Correspondance (d’Alembert)/Correspondance avec Voltaire/099

Œuvres complètes de D’AlembertBelinTome V (p. 185).


Paris, 13 auguste 1769.


Mon cher et illustre confrère, quelque scrupule que je me fasse de troubler votre solitude, je ne puis me dispenser de recommander à vos bontés M. Mathy qui vous remettra cette lettre ; c’est le fils d’un homme de mérite, que vous connaissez sûrement au moins de réputation, et qui a longtemps travaillé à un très bon ouvrage périodique, intitulé : Journal britannique. Le fils est digne de son père, et digne d’être connu et bien reçu de vous. Il a l’esprit très cultivé, et ce qui vaut encore mieux, très droit et très juste, et surtout une franchise et une philosophie qui vous plairont. Je ne lui compte pas pour un mérite le désir qu’il a de vous connaître, car c’est un mérite trop banal. M. de Schomberg est revenu de chez vous, pénétré de la réception que vous lui avez faite, et enchanté de votre personne. Je ne doute pas que M. Mathy n’en revienne avec les mêmes sentiments.
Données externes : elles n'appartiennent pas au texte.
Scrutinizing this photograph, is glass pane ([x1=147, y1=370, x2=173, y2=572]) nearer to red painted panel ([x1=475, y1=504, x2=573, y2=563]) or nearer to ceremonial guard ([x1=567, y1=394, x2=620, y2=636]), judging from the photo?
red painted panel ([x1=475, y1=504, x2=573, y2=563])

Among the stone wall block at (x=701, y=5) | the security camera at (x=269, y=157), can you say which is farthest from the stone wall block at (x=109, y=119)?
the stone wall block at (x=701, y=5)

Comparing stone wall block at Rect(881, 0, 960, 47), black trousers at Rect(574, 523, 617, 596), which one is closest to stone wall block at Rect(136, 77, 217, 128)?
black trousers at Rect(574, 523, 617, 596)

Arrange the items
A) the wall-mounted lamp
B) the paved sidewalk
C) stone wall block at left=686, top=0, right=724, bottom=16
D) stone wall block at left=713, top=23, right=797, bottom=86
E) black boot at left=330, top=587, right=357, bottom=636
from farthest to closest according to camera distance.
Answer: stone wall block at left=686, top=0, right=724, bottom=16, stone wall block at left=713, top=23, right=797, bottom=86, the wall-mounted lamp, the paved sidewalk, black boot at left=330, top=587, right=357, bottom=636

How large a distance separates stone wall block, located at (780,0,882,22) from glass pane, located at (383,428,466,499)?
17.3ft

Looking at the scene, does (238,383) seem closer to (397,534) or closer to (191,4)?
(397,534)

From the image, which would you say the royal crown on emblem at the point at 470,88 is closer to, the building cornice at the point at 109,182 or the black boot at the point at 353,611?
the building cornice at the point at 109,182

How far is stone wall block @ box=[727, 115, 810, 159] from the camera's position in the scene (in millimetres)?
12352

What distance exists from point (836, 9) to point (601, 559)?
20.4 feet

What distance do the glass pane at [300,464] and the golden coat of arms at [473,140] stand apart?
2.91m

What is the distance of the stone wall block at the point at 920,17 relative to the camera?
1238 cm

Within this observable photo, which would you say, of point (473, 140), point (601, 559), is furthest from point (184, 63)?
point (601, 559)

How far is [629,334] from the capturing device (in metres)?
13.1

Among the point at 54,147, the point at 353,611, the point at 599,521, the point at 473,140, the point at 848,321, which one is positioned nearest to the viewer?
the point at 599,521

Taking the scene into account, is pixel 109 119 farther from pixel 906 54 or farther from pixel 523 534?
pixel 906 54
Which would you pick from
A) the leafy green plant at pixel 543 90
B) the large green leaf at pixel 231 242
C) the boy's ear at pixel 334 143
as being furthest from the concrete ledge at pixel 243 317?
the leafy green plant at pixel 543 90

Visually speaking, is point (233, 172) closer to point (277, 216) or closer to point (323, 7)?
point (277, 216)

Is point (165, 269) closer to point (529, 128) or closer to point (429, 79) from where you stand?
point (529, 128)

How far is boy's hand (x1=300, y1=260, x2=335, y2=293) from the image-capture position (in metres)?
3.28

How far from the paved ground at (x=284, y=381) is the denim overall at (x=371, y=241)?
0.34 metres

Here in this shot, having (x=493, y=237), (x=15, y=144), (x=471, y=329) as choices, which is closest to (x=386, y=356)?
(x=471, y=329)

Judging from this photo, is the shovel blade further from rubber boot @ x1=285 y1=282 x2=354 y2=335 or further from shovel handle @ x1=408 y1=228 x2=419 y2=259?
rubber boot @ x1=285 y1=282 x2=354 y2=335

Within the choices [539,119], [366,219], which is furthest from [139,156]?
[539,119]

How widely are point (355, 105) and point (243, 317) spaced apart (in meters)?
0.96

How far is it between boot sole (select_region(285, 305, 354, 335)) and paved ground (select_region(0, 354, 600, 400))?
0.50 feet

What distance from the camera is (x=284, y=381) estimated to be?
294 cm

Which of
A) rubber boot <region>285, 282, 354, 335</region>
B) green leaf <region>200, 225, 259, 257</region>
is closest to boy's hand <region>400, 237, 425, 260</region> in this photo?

On ne parle plus, ce me semble, de l’Histoire du parlement, et il me semble que la fureur de vous l’attribuer est calmée ; ainsi je crois que vous devez être tranquille à cet égard. On se plaint de plusieurs inexactitudes qui vraisemblablement sont des fautes d’impression. Par exemple, à la page 182, on dit que Coligni avait été assassiné avant la Saint-Barthélemi, par Montrevel ; c’est Maurevert, comme le disent le président Hénault et beaucoup d’autres. Je ne vous parle point des autres critiques qui, au fond, ne vous intéressent guère, et sont d’ailleurs très peu de chose.

Adieu, mon cher et ancien ami ; je voudrais bien avoir une santé qui me permît d’aller vous embrasser ; je vis pourtant toujours dans cette espérance.

En attendant, je vous embrasse de tout mon cœur, en esprit et en Lucrèce. Vale et me ama.